━━━ TEKSTFRAGMENT ━━━

Oproep tot gebed: recht of relschoppen?

Samenvoeging van boek en onderzoeksmateriaal van Pooyan Tamimi Arab (2017a; 2017b; 2015; Verkaaik & Tamimi Arab, 2016)

‘Doe maar normaal, dan doe je al gek genoeg’ is een veel gehoorde uitdrukking in Nederland. Het is ook een uitdrukking die onduidelijkheid schept en zelfs ongemak kan veroorzaken. Want was is normaal? En wie bepaalt dat?

Nederland is een seculiere rechtsstaat, in de volksmond vrij vertaald naar: scheiding tussen kerk en staat. Het idee dat religie ‘achter de voordeur’ hoort en vooral niet zichtbaar moet zijn in het publieke domein heeft hier sterk mee te maken (Tamimi Arab, 2017a, p. 13). Maar is dit terecht? Een seculiere rechtsstaat is niet hetzelfde als een seculiere samenleving. Welke vormen van secularisme zijn er? Hoe zien wij die terug in het publieke debat en in de besluitvorming in Nederland over religieuze uitingen in het publieke domein?

━━━ GEËXTRAHEERDE GEGEVENS ━━━

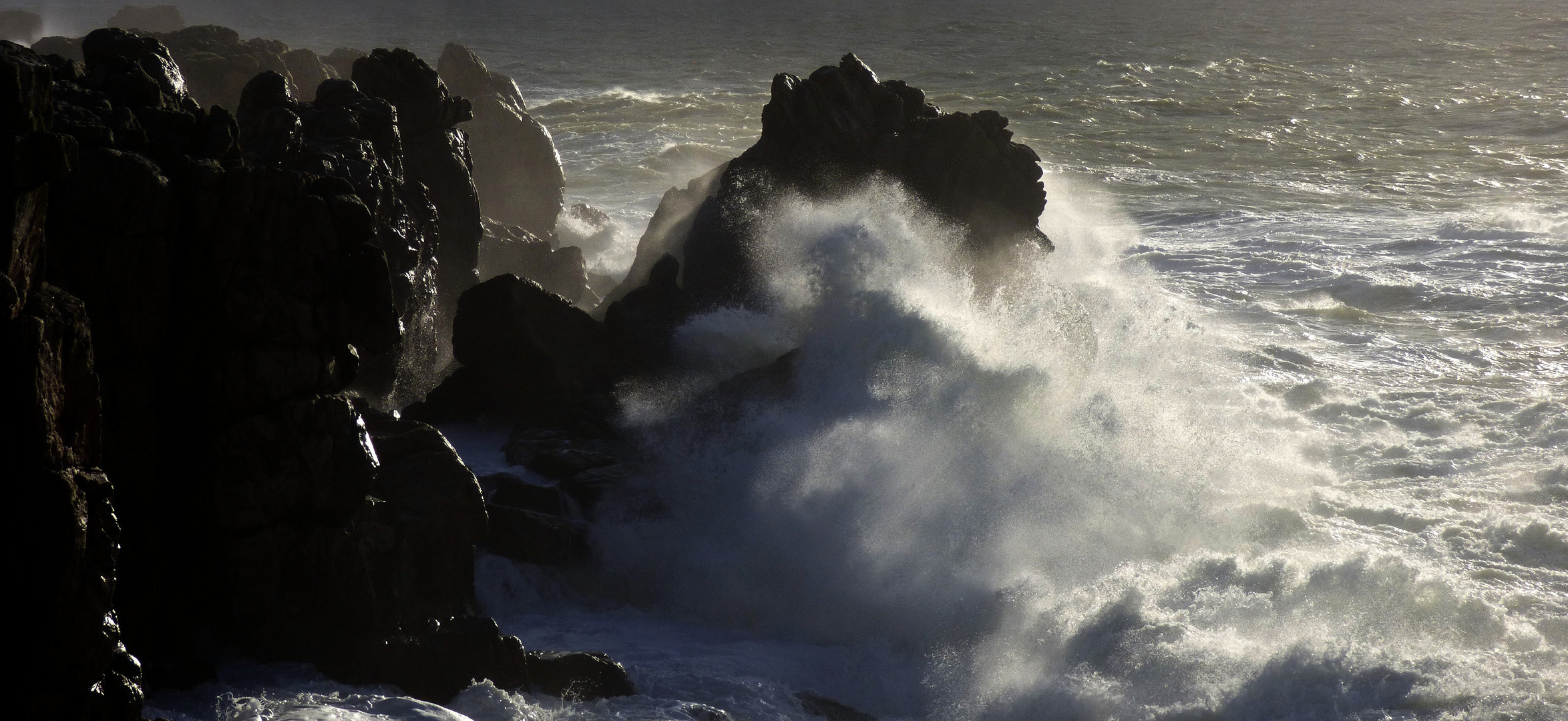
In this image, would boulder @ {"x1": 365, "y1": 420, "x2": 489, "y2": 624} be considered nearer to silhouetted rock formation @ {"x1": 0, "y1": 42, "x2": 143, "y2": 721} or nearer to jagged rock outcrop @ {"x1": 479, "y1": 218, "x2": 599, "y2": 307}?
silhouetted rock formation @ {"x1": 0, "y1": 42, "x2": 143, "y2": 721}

━━━
━━━ GEËXTRAHEERDE GEGEVENS ━━━

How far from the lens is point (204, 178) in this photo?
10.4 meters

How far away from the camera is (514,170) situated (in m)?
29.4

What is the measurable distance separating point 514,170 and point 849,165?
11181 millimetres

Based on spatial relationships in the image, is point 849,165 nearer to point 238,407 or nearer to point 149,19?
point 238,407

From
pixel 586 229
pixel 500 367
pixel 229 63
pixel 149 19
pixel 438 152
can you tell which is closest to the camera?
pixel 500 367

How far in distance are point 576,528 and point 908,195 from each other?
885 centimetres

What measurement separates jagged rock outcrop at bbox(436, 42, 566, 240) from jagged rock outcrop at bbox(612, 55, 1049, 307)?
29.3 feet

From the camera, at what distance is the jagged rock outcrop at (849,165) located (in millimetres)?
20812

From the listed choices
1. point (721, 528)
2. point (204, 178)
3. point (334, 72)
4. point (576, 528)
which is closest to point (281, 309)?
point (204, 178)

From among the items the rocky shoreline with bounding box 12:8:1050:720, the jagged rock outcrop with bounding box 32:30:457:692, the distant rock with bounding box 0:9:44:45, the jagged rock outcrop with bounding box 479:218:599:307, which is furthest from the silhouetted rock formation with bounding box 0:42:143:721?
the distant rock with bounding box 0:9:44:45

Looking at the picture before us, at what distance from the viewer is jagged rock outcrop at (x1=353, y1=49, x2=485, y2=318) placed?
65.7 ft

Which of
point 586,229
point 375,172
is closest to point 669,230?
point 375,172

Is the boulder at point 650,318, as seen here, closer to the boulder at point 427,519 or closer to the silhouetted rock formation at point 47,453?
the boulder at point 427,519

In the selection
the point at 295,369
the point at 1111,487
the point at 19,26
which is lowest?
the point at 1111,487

━━━
━━━ GEËXTRAHEERDE GEGEVENS ━━━

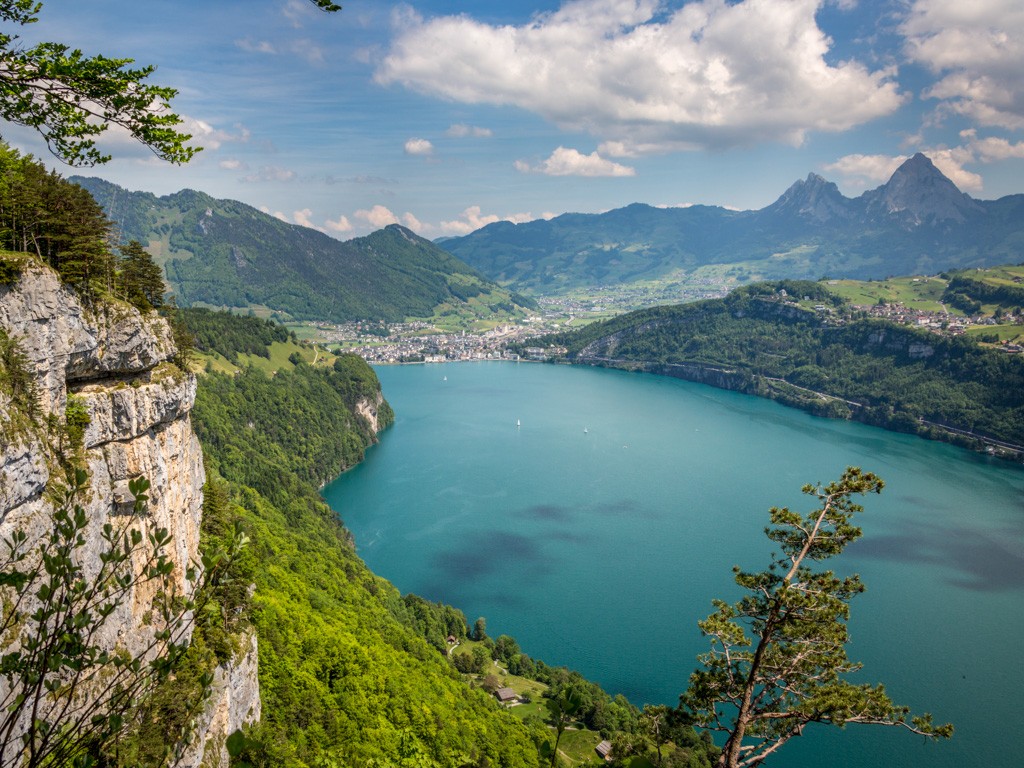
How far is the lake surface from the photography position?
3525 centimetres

━━━

■ **JOUW DOEL**:
Bewerk de tekst over de oproep tot gebed: geef het deel vanaf "Oproep tot gebed: recht" tot en met "wie bepaalt dat?" opnieuw weer en vervang daarin "onduidelijkheid" door "verwarring". De gegevens zijn hiervoor niet nodig.

■ **VOLLEDIG ANTWOORD**:
Oproep tot gebed: recht of relschoppen?

Samenvoeging van boek en onderzoeksmateriaal van Pooyan Tamimi Arab (2017a; 2017b; 2015; Verkaaik & Tamimi Arab, 2016)

‘Doe maar normaal, dan doe je al gek genoeg’ is een veel gehoorde uitdrukking in Nederland. Het is ook een uitdrukking die verwarring schept en zelfs ongemak kan veroorzaken. Want was is normaal? En wie bepaalt dat?